■ Instructions
A: List every letter that serves as a variable in the proof about products of even and odd integers.
B: Carry on the proof about products of even and odd integers, starting after its final sentence.

■ Given passage
☆ ☆ ☆ ☆ ☆

Assume that \(a\) or \(b\) is even -- say it is \(a\) (the case where \(b\) is even will be identical). That is, \(a=2k\) for some integer \(k\text{.}\) Then
\begin{align*}
ab \amp =(2k)b\\
\amp =2(kb)\text{.}
\end{align*}
Thus \(ab\) is even.
3.
Suppose that \(ab\) is even but \(a\) and \(b\) are both odd. Namely, \(ab = 2n\text{,}\) \(a=2k+1\) and \(b=2j+1\) for some integers \(n\text{,}\) \(k\text{,}\) and \(j\text{.}\) Then
\begin{align*}
2n \amp =(2k+1)(2j+1)\\
2n \amp =4kj+2k+2j+1\\
n \amp = 2kj+k+j+\frac{1}{2}\text{.}
\end{align*}
But since \(2kj+k+j\) is an integer, this says that the integer \(n\) is equal to a non-integer, which is impossible.

☆ ☆ ☆ ☆ ☆

■ Records supplied
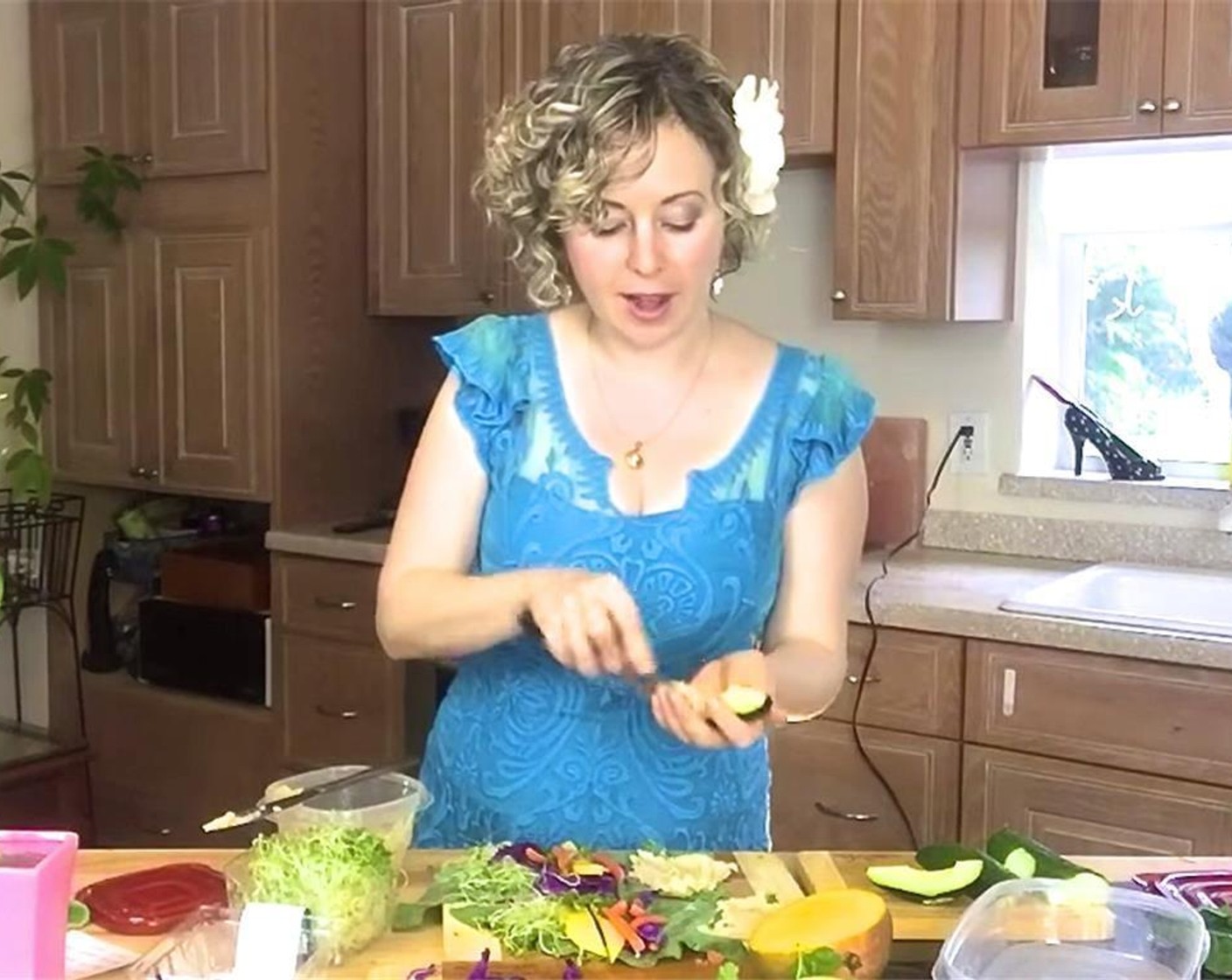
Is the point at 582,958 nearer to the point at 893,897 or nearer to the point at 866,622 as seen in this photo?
the point at 893,897

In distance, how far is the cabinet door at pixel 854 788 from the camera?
255 cm

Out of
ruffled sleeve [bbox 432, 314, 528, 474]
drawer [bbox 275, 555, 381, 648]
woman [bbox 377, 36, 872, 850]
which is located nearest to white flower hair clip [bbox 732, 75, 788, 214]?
woman [bbox 377, 36, 872, 850]

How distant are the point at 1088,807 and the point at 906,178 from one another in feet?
3.52

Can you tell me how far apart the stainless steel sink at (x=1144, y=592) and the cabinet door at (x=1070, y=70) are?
740 millimetres

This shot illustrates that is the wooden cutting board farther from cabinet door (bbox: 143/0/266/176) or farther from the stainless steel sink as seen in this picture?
cabinet door (bbox: 143/0/266/176)

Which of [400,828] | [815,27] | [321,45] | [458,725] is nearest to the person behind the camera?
[400,828]

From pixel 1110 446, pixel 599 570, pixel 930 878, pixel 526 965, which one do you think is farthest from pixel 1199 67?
pixel 526 965

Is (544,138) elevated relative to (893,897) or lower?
elevated

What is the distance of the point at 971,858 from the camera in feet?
4.40

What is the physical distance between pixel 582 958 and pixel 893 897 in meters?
0.28

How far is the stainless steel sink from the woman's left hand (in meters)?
1.34

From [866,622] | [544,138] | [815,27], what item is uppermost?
[815,27]

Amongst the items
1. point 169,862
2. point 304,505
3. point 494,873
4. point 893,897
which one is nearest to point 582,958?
point 494,873

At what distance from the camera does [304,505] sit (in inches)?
133
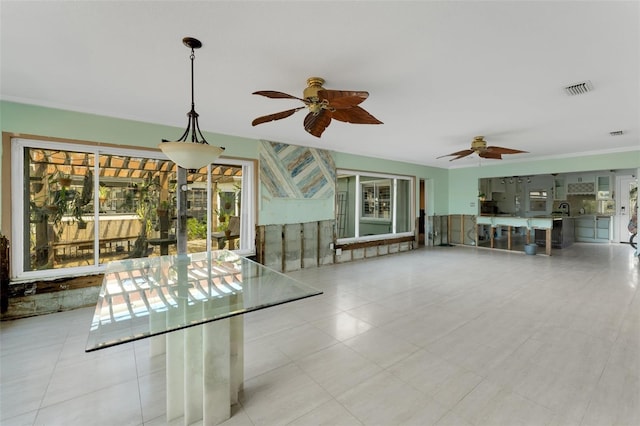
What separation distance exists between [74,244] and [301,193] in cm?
345

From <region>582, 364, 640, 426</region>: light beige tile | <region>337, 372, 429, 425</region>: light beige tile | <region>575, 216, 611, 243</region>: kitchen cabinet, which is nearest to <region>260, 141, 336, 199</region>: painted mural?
<region>337, 372, 429, 425</region>: light beige tile

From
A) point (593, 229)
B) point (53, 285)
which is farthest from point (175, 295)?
point (593, 229)

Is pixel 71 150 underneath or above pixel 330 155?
underneath

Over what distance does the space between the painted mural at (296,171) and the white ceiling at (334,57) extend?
47.9 inches

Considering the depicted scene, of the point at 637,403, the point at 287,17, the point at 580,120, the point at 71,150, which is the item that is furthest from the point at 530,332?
the point at 71,150

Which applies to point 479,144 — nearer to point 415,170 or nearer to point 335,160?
point 335,160

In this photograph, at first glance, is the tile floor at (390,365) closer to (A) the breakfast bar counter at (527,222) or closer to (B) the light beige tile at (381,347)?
(B) the light beige tile at (381,347)

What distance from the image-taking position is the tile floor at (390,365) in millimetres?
1744

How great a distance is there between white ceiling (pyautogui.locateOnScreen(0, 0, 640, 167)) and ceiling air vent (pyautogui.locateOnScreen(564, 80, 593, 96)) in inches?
2.3

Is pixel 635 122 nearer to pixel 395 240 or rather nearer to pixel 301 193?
pixel 395 240

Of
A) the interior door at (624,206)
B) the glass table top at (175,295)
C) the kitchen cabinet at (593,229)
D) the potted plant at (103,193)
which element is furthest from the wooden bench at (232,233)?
the interior door at (624,206)

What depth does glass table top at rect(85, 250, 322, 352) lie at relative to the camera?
4.20 feet

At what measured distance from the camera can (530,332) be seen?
9.16 feet

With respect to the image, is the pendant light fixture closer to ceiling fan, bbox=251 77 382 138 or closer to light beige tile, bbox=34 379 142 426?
ceiling fan, bbox=251 77 382 138
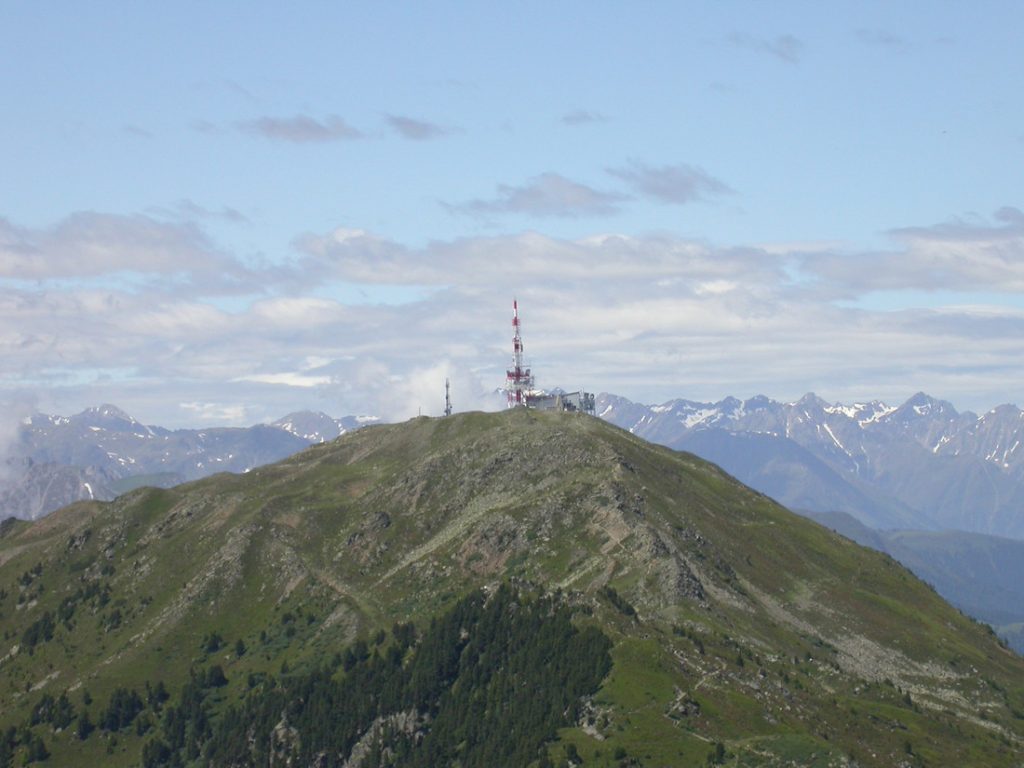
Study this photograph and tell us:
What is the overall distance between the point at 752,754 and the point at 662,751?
11.3 metres

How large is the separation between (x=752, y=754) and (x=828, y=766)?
30.8 feet

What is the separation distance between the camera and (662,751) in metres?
196

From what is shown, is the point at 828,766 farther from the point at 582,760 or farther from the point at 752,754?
the point at 582,760

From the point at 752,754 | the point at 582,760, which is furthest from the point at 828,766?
the point at 582,760

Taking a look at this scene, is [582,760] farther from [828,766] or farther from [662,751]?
[828,766]

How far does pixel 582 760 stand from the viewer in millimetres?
199250

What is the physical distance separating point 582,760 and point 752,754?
21995 mm

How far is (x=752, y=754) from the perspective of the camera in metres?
193

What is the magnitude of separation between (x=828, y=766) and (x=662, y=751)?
2066 cm

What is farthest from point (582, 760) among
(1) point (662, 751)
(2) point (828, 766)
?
(2) point (828, 766)

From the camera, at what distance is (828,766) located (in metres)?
191
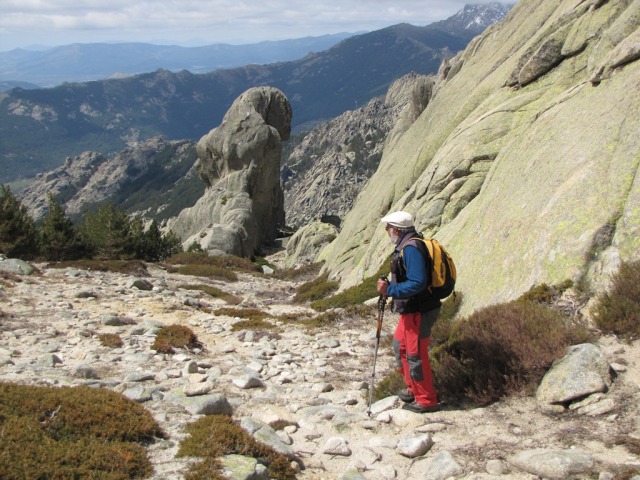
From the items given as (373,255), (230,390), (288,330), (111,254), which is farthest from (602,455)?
(111,254)

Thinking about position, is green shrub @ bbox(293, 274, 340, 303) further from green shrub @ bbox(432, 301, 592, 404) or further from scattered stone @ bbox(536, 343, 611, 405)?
scattered stone @ bbox(536, 343, 611, 405)

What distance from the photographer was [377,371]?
43.0 ft

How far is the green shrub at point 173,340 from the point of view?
48.9 ft

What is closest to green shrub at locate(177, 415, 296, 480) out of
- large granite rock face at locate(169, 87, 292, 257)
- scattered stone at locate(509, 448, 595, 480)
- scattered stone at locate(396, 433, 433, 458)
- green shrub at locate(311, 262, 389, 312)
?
scattered stone at locate(396, 433, 433, 458)

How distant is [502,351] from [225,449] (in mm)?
5474

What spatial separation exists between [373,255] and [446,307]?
13741 millimetres

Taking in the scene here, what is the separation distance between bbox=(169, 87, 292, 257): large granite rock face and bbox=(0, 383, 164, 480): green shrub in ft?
204

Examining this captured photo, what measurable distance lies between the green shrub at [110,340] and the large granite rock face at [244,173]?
5405 cm

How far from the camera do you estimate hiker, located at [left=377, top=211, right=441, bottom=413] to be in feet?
29.2

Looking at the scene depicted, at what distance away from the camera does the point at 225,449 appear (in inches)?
292

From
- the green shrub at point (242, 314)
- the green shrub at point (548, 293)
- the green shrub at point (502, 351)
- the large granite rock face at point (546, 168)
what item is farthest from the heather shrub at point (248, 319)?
the green shrub at point (548, 293)

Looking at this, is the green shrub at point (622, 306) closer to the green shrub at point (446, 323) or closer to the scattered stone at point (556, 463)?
the green shrub at point (446, 323)

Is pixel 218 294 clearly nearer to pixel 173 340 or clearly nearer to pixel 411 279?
pixel 173 340

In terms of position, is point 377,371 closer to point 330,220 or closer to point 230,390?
point 230,390
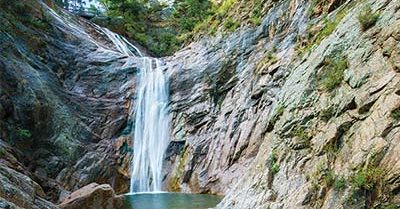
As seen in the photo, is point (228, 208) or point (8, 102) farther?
point (8, 102)

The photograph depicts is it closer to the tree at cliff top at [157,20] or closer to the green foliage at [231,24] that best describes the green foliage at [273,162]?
the green foliage at [231,24]

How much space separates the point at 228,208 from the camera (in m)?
8.96

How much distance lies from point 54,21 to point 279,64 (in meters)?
13.6

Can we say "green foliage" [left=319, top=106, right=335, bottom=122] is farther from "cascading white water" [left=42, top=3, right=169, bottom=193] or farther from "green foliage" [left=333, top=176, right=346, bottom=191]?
"cascading white water" [left=42, top=3, right=169, bottom=193]

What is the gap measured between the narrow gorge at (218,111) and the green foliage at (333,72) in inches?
1.6

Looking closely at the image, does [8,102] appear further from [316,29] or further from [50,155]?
[316,29]

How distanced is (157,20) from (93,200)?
1145 inches

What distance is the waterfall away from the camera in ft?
56.7

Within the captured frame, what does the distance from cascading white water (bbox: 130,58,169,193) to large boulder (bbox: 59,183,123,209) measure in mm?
5932

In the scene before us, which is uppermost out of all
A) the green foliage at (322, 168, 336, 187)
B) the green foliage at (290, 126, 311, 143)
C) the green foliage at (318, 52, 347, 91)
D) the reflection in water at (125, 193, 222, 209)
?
the green foliage at (318, 52, 347, 91)

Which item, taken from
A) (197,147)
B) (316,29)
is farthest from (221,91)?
(316,29)

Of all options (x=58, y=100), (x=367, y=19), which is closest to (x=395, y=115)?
(x=367, y=19)

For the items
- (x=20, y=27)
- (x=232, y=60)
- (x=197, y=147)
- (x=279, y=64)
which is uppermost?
(x=20, y=27)

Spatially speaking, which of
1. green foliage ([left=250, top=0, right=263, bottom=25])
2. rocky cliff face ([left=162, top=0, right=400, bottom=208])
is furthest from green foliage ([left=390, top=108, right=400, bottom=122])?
green foliage ([left=250, top=0, right=263, bottom=25])
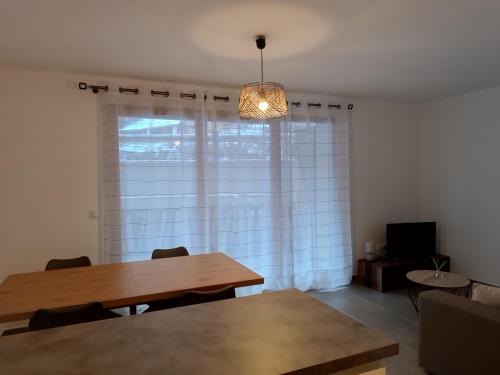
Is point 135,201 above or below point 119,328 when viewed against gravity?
above

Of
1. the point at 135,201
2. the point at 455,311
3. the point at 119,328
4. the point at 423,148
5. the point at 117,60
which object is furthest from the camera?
the point at 423,148

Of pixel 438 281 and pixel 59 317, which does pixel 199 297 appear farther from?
pixel 438 281

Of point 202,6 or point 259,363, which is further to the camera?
point 202,6

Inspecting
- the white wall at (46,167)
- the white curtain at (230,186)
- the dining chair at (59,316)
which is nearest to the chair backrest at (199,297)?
the dining chair at (59,316)

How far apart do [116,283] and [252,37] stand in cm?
200

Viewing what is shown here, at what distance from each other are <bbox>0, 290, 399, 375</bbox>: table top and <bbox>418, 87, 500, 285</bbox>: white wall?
420 cm

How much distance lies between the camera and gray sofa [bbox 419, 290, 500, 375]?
6.80 feet

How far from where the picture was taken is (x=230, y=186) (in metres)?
3.98

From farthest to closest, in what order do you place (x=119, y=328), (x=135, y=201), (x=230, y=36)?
(x=135, y=201)
(x=230, y=36)
(x=119, y=328)

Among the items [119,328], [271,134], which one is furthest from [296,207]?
[119,328]

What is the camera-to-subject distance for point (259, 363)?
2.95 feet

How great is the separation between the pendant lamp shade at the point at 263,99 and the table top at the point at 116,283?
119cm

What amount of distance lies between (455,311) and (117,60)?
331cm

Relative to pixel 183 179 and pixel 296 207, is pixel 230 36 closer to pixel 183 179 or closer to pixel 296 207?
pixel 183 179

☆ ☆ ☆ ☆ ☆

■ Answer list
A: a, b, k, n, j

B:
4.
Let \(ab\) be an even number, say \(ab=2n\text{,}\) and \(a\) be an odd number, say \(a=2k+1\text{.}\)
\begin{align*}
ab \amp =(2k+1)b\\
2n \amp =2kb+b\\
2n-2kb\amp =b\\
2(n-kb)\amp =b\text{.}
\end{align*}
Therefore \(b\) must be even.